Aber shares hit high on expansion plans

Under a revised mine plan, partners Rio Tinto (RTP-N) and Aber Diamond (ABZ-T) envision boosting throughput to 1.7 million tonnes of ore to produce around 8 million carats of diamonds from the Diavik mine in the Northwest Territories in 2004.

Originally, the mine was expected to process about 1.5 million tonnes of kimberlite ore to produce around 6 million carats annually.

The new plan also calls for definition drilling to convert known resources to reserves, and an aggressive exploration program on the 2,400-sq.-km property. An updated reserve figure is expected during 2004.

At last count, proven and probable reserves contained in Diavik’s four kimberlite pipes — A-154 South, A-154 North, A-418 and A-21 — were pegged at 27.1 million tonnes grading 3.9 carats per tonne, equivalent to 107 million carats valued in 2000 at US$62 per carat.

In detail, the pair plan to mine a total of 2.1 million tonnes of ore from the existing A-154 open pit area during 2004. Of the total, 1.6 million tonnes will be derived from the A-154 South kimberlite pipe, another 470,000 tonnes will come from the A-154 North kimberlite pipe. Based on 76% plant utilization, all of the ore from A-154 South, and about 60,000 tonnes from A-154 North will be processed during the year. The balance of the tonnes will be stockpiled for processing when capacity allows.

The partners expect to produce around 8 million carats by the end of 2004; Aber plans to sell its 40% share by Jan. 31, 2005. Production is expected to peak at 2 million tonnes of processed ore in 2005.

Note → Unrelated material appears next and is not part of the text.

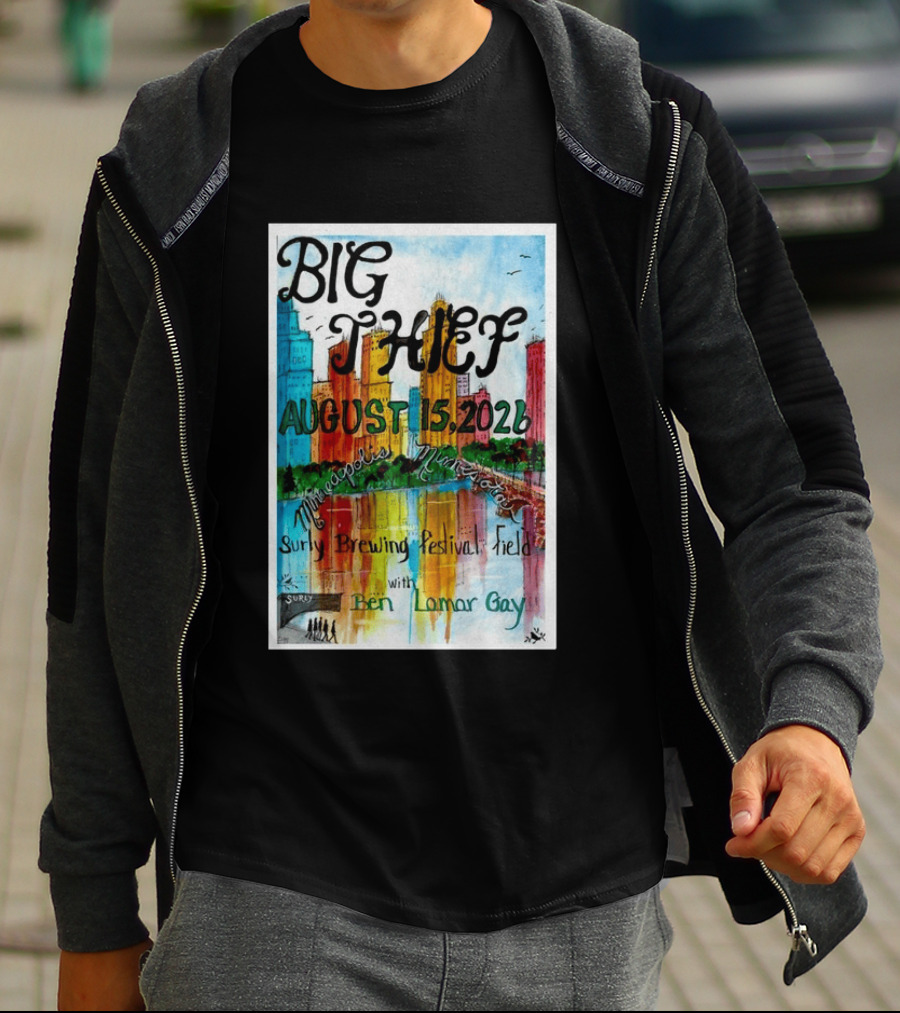 Big Thief Minneapolis August 15 2026 Surly Brewing Festival Field With Ben Lamar Gay T-Shirt
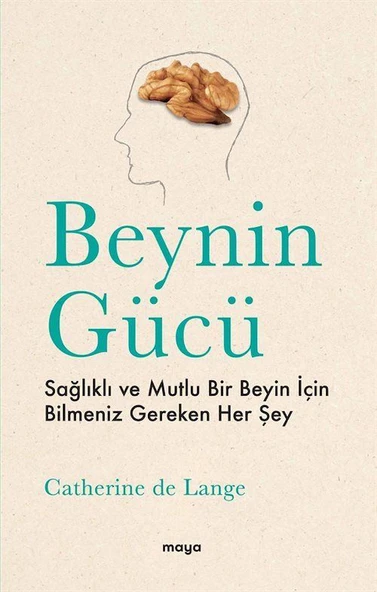Beynin Gücü & Sağlıklı ve Mutlu Bir Beyin İçin Bilmeniz Gereken Her Şey ürün görseli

Under the plan, $38 million is budgeted in 2004 for the purchase of haulage trucks and an expansion of the processed kimberlite containment structure and other associated capital expenditures.

The production increase from the A-154 pit necessitates accelerated development of the A-418 pit and its water containment dyke, and the development of an underground mine plan capable of bringing the underground resources in A-154 North to reserve status.

To that end, $140 million in capital expenditures are planned for 2006 and 2007 for the construction of the A-418 dyke. Another $25 million is budgeted for the construction of a production-sized decline to provide access to assess the feasibility of various underground mining methods in the A-154 South and A-418 pipes.

Additional manpower and production improvements to optimize capacity and development planning will increase annual operating cash costs to $193 million, or $24 per carat, based on a throughput rate of 1.7 million tonne, compared with actual cash costs of $60 per carat during the first half of 2003.

Also, the exploration budget for 2004 has been more than doubled to $9 million. Efforts will focus on 27 kimberlite pipes in the central core of the Diavik claim, but will also target the entire property.

During the third quarter, processing at the operation improved to 74% of design capacity, with 1.47 million carats pulled from 368,000 tonnes of kimberlite. Since beginning operations in early 2003, the mine has recovered more than 2.7 million carats from 874,000 tonnes. Year-end production is expected to hit 3.7 million carats of gem-quality rough diamonds.

Shares in Aber were $1.06 higher at a new 52-week high of $46.48 in late afternoon trading in Toronto following the news on Nov. 19. For their part, Rio Tinto shares were off US$1.64 at US$94.35 in New York.